:: DOCUMENT PASSAGE

Research on Telecom Customer Churn Prediction Based on GA-XGBoost and SHAP ()
1. Introduction
With the booming development of information technology and mobile networks, the competition in the telecommunication industry is becoming increasingly severe. It is known that the cost of developing a new subscriber is 5 - 6 times higher than the cost of retaining an existing customer [1], and the choice of the subscriber determines the development of the company, therefore, the ability to successfully predict churn and effectively reduce it has become an important concern for the telecommunication industry. It is necessary for telecommunication companies to build a model that can accurately predict the tendency of customers to churn in a certain period of time in the future and take appropriate measures to solve it.
In recent years, for the telecommunication customer churn prediction problem, scholars at home and abroad have been using data mining techniques to analyze and establish customer churn prediction models and apply classification algorithms to the field of telecommunication customer churn, which is of great practical significance for telecommunication companies to tap effective customers. In China, Qian et al. [2] improved the support vector machine by introducing a cost-sensitive function and used different penalty coefficients on the objective function to incorporate different misclassification costs into the modeling process for the study of telecommunication customer churn prediction. The literature [3] introduced kernel principal component analysis (KPCA) to customer churn prediction and proposes a corresponding feature extraction algorithm. The literature [4] gives a pruned random forest approach and proposes an effective random forest similarity matrix-based variance estimation based on the degree of variance of important factors affecting the stability of the combined classifier. Wang [5] used a real dataset of a provincial telecom operator as a research object, preprocessed the data and used PSO-BP neural network for customer churn prediction by data equalization based on AdaCost algorithm and feature selection based on Relief filtering method, and proved the feasibility of the algorithm for operator customer churn management work. In foreign countries, Veronikha Effendy et al. [6] used combined sampling and weighted random forest to deal with imbalanced data in customer churn prediction. Ammar A.Q. Ahmed [7] used a hybrid firefly algorithm based approach for churn prediction of large telecommunication data, using firefly algorithm for identifying optimal solutions and combining simulated annealing algorithm with firefly algorithm for optimization. Awnag et al. [8] proposed a regression based churn prediction model to identify customer churn by using multiple regression analysis, this technique uses customer feature data for analysis and provides good performance. Sara Tavassoli et al. [9] proposed three hybrid integrated classifiers based on bagging and boosting, the proposed method can be applied not only for customer churn prediction but also for any other binary classification algorithm application.
Although the above studies have contributed to telecommunication customer churn prediction, due to the complexity of machine learning models, there is no rational explanation of the model, and only the importance of a feature can be judged in terms of the importance of the features affecting customer churn, and it cannot explain how the feature affects the prediction results. In order to solve the above problems, this paper tries to establish a telecom customer churn prediction model that integrates SHAP and the improved XGBoost algorithm, and hyper-parameter tuning of the parameters of XGBoost model by genetic algorithm. SHAP can explain and analyze various factors affecting telecom customer churn and provide corresponding information for telecom companies to adopt corresponding policies.

::::

**TASKS TO CARRY OUT:**
1 > Translate this sentence from the churn prediction paper into Spanish: "SHAP can explain and analyze various factors affecting telecom customer churn and provide corresponding information for telecom companies to adopt corresponding policies."
2 > Write the next paragraph of the churn prediction paper, picking up right after its last sentence.

:: SUPPLIED DATA

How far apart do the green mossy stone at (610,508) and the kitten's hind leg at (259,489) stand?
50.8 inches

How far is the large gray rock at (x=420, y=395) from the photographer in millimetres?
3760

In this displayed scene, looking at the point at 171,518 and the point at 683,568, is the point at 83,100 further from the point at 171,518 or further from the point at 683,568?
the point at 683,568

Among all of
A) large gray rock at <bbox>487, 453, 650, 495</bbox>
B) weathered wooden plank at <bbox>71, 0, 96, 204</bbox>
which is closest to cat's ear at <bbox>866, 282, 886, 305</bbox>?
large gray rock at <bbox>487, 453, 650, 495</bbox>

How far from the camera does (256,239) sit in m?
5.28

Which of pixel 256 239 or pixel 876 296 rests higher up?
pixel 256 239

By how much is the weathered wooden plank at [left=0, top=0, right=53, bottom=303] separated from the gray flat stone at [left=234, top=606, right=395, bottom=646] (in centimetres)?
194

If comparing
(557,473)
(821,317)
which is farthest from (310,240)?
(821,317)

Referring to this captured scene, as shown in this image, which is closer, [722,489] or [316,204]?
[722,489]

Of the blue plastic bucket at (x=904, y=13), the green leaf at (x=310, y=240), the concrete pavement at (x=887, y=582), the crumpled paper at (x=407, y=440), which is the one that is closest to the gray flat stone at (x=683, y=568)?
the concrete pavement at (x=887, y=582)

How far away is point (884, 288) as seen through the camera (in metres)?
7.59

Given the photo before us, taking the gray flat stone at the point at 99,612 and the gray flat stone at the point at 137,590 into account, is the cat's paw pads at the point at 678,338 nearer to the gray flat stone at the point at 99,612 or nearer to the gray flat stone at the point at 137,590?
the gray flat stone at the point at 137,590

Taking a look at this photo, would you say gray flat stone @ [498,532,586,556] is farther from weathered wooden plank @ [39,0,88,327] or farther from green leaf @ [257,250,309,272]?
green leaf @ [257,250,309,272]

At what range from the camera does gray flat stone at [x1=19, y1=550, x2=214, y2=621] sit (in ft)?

::::

**ANSWERS FOR THIS EXERCISE:**
1 > SHAP puede explicar y analizar diversos factores que afectan la pérdida de clientes de telecomunicaciones y proporcionar la información correspondiente para que las empresas de telecomunicaciones adopten las políticas correspondientes.

2 >
2. Construction of Telecom Customer Churn Prediction Model
2.1. Overall Process of Customer Churn Prediction Model Construction
The overall flowchart of telecom customer churn prediction model construction is shown in Figure 1. In this paper, we use the common dataset of customer churn of a telecom company on Kaggle website, analyze and process the abnormal values and missing values in the dataset, extract features from the dataset, and use ADASYN algorithm to process the data imbalance problem, and then construct the telecom customer churn prediction model by XGBoost, decision tree, K-nearest neighbor, GBDT and LightBGM, extreme forest algorithm to construct the telecom customer churn prediction model, and obtain the optimal model by comparing the corresponding evaluation indexes, then use genetic algorithm to intelligently optimize the optimal model to obtain the final model, and finally use SHAP framework to interpret and analyze this customer churn prediction model.
2.2. XGBoost Algorithm
XGBoost (Extreme Gradient Boosting) is an algorithm based on GBDT, which was proposed by Chen in 2016 [10]. It is optimized for GBDT and can effectively handle the relationship between data. For example, it optimizes the loss function by using the second-order Taylor formula expansion to improve the computational accuracy, simplifies the model by using regular terms to avoid overfitting, and uses Blocks storage structure for parallel computation [11]. The XGBoost algorithm is shown in Equation (1).
(1)
where
denotes the predicted value of XGBoost output,
denotes the i-th input sample, taking values in the range [1, K],
denotes the k-th classification
Figure 1. General flow chart of telecom customer churn prediction model.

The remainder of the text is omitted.